My Lords, I also apologise for not having participated at Second Reading. I have a perfectly excellent excuse: I was having knee surgery, which I am afraid has not worked out as well as I had hoped, so I will have to go back for some more. That is my reason for not having attended before.
I should disclose my interest in this Bill. In previous lives I was for nine years chairman of the LSE and for seven years, until last year, the master of Clare College, Cambridge. I am an honorary fellow at both places. I am currently president and a non-executive director of the University of Law.
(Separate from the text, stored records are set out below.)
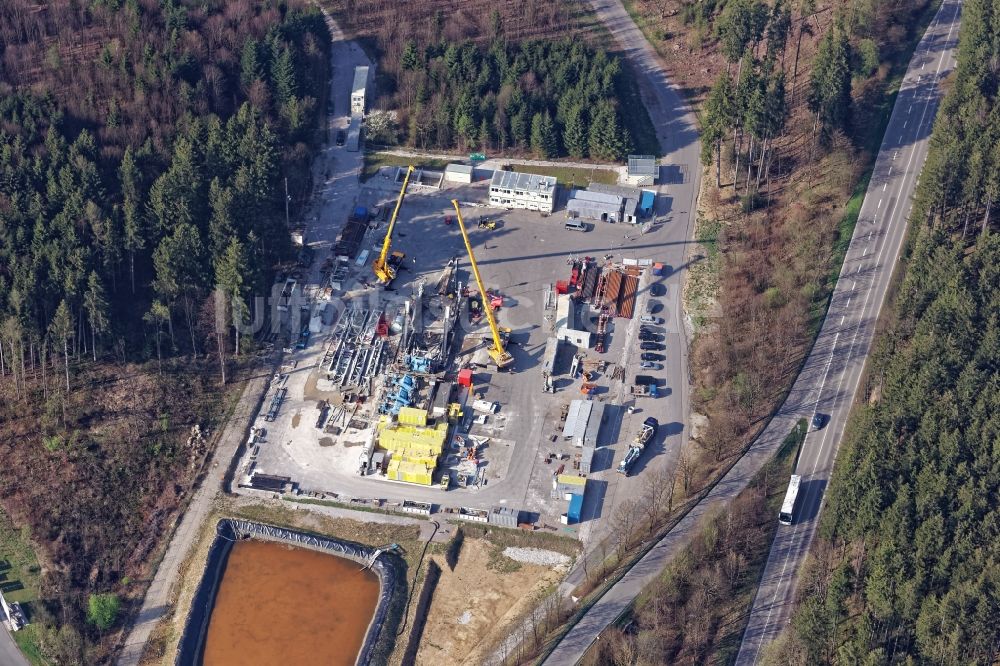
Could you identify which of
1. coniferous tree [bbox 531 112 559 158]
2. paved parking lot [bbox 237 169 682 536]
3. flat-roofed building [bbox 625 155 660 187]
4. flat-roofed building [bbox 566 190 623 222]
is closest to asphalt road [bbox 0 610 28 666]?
paved parking lot [bbox 237 169 682 536]

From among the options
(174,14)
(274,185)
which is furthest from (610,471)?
(174,14)

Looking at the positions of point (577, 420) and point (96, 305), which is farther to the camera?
point (96, 305)

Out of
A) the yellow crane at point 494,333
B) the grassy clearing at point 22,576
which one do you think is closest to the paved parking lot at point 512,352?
the yellow crane at point 494,333

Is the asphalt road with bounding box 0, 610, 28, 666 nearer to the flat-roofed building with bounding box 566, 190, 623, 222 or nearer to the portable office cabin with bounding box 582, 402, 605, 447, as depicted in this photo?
the portable office cabin with bounding box 582, 402, 605, 447

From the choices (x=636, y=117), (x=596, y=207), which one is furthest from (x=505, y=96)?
(x=596, y=207)

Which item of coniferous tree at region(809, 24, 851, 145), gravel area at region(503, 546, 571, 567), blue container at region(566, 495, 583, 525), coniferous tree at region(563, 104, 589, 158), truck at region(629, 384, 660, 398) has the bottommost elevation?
gravel area at region(503, 546, 571, 567)

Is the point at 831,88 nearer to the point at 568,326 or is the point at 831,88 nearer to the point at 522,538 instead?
the point at 568,326
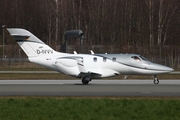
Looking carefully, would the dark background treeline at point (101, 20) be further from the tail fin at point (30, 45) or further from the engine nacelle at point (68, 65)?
the engine nacelle at point (68, 65)

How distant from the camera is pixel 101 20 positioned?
8494cm

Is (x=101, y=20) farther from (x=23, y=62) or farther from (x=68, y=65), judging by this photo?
(x=68, y=65)

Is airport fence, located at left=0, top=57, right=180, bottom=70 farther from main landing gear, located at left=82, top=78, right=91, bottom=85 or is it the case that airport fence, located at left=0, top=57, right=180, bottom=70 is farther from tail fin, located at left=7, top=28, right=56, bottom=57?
tail fin, located at left=7, top=28, right=56, bottom=57

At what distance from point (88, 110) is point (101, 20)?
219ft

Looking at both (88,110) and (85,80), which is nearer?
(88,110)

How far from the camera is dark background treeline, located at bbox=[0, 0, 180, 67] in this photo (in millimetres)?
79562

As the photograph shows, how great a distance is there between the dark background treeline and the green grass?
5229 cm

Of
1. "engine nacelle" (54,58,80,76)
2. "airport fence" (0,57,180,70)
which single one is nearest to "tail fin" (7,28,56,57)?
"engine nacelle" (54,58,80,76)

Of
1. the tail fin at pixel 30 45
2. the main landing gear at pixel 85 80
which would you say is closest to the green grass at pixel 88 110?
the main landing gear at pixel 85 80

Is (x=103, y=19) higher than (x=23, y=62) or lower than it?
higher

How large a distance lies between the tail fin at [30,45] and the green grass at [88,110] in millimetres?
14556

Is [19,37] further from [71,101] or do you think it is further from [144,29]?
[144,29]

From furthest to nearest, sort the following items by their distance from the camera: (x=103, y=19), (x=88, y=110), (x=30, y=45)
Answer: (x=103, y=19), (x=30, y=45), (x=88, y=110)

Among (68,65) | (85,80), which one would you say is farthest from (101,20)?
(68,65)
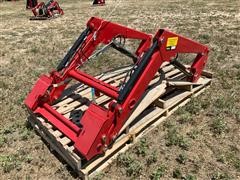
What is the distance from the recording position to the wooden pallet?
4.74m

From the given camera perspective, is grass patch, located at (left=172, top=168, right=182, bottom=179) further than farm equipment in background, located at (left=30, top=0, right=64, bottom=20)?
No

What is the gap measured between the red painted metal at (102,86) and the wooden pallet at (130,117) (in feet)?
0.53

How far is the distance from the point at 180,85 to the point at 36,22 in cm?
1149

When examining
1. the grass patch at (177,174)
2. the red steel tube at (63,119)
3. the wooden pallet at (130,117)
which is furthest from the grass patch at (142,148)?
the red steel tube at (63,119)

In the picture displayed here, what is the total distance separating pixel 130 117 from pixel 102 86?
69 centimetres

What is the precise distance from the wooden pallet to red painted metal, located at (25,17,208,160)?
16 centimetres

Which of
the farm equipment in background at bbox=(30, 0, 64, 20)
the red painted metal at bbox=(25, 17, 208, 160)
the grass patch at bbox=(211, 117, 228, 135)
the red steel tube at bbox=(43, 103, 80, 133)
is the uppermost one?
the red painted metal at bbox=(25, 17, 208, 160)

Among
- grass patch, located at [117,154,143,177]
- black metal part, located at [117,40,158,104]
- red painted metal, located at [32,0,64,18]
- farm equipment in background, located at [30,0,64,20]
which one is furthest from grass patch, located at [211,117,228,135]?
red painted metal, located at [32,0,64,18]

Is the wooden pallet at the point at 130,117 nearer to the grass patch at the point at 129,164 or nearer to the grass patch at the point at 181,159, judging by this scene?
the grass patch at the point at 129,164

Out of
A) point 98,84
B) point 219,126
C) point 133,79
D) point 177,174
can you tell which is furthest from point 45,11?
point 177,174

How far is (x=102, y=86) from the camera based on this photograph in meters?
5.32

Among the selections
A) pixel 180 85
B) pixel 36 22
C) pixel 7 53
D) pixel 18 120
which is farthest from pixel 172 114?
pixel 36 22

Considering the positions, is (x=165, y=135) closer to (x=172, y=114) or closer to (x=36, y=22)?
(x=172, y=114)

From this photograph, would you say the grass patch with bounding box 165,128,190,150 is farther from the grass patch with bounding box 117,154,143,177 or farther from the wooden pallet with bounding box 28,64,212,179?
the grass patch with bounding box 117,154,143,177
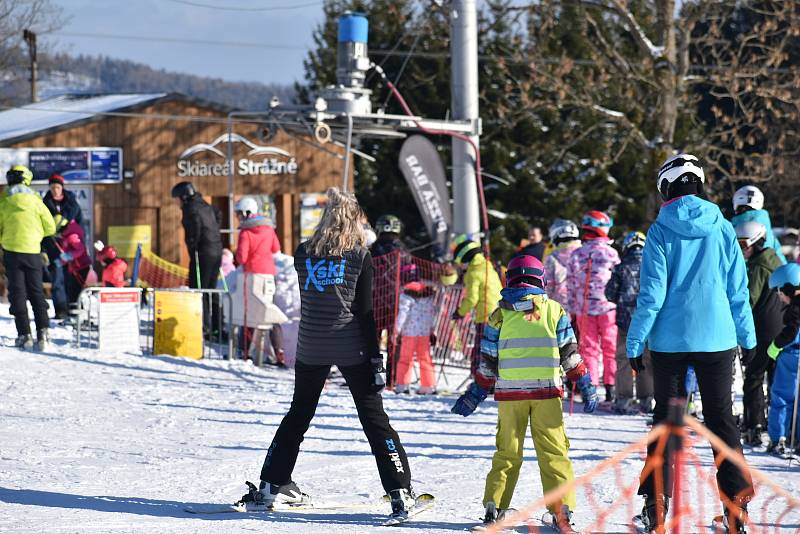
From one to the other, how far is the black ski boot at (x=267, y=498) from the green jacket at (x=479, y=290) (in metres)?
4.59

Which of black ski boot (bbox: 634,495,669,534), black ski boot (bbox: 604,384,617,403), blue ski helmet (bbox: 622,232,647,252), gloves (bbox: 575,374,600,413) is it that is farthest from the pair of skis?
black ski boot (bbox: 604,384,617,403)

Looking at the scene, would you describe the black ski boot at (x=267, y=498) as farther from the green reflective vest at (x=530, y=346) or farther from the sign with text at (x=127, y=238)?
the sign with text at (x=127, y=238)

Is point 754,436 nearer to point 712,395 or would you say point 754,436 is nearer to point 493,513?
point 712,395

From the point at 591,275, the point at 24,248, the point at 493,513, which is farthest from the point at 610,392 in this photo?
the point at 24,248

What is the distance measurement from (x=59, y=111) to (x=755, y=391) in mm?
20450

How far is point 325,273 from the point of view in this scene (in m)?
5.95

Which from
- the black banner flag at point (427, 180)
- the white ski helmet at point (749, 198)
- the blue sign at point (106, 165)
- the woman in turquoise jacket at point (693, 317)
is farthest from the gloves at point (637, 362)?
the blue sign at point (106, 165)

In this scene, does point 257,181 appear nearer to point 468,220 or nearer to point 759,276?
point 468,220

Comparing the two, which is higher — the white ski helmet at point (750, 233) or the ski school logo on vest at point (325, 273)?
the white ski helmet at point (750, 233)

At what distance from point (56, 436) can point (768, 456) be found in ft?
16.8

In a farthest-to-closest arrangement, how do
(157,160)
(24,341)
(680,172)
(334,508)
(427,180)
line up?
(157,160) → (427,180) → (24,341) → (334,508) → (680,172)

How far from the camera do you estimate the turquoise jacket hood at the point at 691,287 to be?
18.0 ft

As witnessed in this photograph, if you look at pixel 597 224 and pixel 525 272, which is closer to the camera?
pixel 525 272

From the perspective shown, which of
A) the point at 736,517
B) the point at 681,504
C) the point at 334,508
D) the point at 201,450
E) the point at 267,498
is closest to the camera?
the point at 736,517
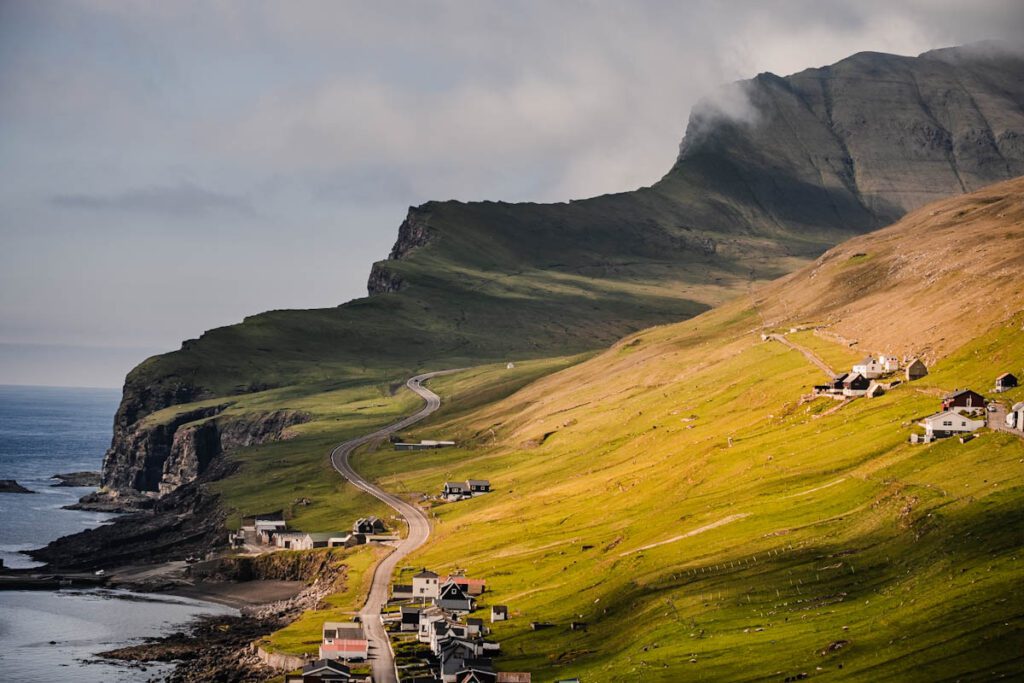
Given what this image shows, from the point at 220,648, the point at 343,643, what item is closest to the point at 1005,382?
the point at 343,643

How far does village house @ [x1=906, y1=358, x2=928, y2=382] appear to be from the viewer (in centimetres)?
19150

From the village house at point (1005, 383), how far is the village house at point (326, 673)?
78.7 meters

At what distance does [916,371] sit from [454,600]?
71.6m

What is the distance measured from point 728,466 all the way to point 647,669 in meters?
69.7

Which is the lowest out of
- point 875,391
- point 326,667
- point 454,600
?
point 326,667

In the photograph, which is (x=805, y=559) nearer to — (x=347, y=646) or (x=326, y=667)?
(x=326, y=667)

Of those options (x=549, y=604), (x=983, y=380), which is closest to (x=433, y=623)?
(x=549, y=604)

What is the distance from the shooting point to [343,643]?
14338 centimetres

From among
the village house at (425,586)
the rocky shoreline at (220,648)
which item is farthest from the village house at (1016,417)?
the rocky shoreline at (220,648)

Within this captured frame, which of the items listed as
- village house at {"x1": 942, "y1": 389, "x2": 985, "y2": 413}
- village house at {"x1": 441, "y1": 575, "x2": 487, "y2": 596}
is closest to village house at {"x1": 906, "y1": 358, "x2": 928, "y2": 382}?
village house at {"x1": 942, "y1": 389, "x2": 985, "y2": 413}

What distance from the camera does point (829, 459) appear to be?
534 ft

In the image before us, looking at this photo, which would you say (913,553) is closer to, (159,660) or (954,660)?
(954,660)

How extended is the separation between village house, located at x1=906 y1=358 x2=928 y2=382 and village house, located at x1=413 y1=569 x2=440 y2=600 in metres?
68.0

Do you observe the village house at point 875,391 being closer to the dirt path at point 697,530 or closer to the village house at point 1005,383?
the village house at point 1005,383
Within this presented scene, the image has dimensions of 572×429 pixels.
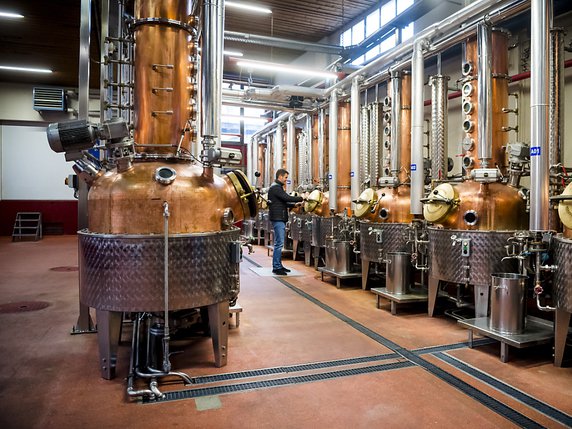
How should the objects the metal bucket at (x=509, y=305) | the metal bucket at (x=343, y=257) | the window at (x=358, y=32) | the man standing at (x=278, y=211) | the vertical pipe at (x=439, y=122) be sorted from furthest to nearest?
the window at (x=358, y=32) < the man standing at (x=278, y=211) < the metal bucket at (x=343, y=257) < the vertical pipe at (x=439, y=122) < the metal bucket at (x=509, y=305)

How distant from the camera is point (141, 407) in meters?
2.35

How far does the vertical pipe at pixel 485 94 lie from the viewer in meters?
3.94

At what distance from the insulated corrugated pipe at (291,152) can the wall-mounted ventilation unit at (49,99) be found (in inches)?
296

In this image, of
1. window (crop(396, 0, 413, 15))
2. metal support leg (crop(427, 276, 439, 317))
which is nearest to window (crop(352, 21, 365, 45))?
window (crop(396, 0, 413, 15))

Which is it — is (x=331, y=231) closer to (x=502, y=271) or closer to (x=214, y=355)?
(x=502, y=271)

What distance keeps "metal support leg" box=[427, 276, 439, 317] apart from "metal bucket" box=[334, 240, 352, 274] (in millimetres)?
1593

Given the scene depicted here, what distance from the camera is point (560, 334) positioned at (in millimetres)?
2928

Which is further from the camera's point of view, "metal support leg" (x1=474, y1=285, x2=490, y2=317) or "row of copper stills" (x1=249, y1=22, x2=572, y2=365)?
"metal support leg" (x1=474, y1=285, x2=490, y2=317)

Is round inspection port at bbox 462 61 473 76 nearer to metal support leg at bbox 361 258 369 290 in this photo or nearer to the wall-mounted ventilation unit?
metal support leg at bbox 361 258 369 290

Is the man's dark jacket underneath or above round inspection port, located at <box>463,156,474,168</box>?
underneath

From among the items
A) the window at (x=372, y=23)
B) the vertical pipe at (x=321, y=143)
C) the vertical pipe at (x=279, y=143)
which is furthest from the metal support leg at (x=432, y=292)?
the vertical pipe at (x=279, y=143)

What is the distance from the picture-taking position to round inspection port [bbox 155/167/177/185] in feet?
8.63

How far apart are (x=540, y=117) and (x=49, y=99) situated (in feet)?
42.7

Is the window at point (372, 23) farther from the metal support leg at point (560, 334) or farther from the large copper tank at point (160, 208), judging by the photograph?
the metal support leg at point (560, 334)
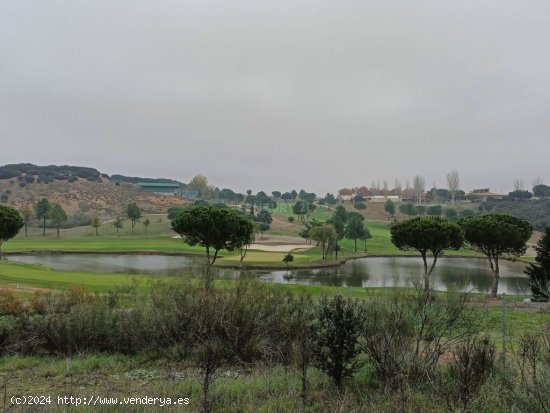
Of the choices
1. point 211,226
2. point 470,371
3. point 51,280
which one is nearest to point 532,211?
point 211,226

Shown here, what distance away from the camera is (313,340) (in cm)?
851

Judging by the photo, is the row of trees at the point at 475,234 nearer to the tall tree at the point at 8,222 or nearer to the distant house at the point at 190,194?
the tall tree at the point at 8,222

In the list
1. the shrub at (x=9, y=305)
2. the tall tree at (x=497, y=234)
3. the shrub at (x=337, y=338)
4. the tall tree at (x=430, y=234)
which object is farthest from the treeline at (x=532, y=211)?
the shrub at (x=9, y=305)

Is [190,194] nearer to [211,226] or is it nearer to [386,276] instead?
[386,276]

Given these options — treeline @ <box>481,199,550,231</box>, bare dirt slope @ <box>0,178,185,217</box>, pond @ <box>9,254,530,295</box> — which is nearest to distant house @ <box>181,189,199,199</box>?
bare dirt slope @ <box>0,178,185,217</box>

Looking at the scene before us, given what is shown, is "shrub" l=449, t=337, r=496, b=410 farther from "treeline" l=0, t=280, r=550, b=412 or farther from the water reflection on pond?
the water reflection on pond

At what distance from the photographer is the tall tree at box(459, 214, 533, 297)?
24.6m

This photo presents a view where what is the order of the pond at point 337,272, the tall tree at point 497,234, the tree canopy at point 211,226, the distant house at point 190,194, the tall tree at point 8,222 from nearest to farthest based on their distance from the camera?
1. the tall tree at point 497,234
2. the tree canopy at point 211,226
3. the tall tree at point 8,222
4. the pond at point 337,272
5. the distant house at point 190,194

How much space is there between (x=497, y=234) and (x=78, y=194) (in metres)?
130

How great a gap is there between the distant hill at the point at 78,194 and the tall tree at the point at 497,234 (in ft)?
314

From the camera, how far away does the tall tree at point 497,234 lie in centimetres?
2462

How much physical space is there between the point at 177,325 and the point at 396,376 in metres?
6.58

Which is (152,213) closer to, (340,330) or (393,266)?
(393,266)

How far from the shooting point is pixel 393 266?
52.9 m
Unlike some noble Lords who believe that there is no need for this Bill, I take the view that there would be great value if legislation was in place that enshrined the duties spelled out in Clauses 1 to 3. On the need for the statutory duties, I respectfully agree with the points the Minister made at Second Reading, especially when he listed numerous examples of recent behaviours that were designed to stifle freedom of lawful speech or had that effect. I completely agree. I take much the same position as the one advocated at Second Reading by the noble Lord, Lord Macdonald of River Glaven. There is a serious problem, but in key respects the Bill addresses it, though not necessarily in the best way and possibly in the wrong way.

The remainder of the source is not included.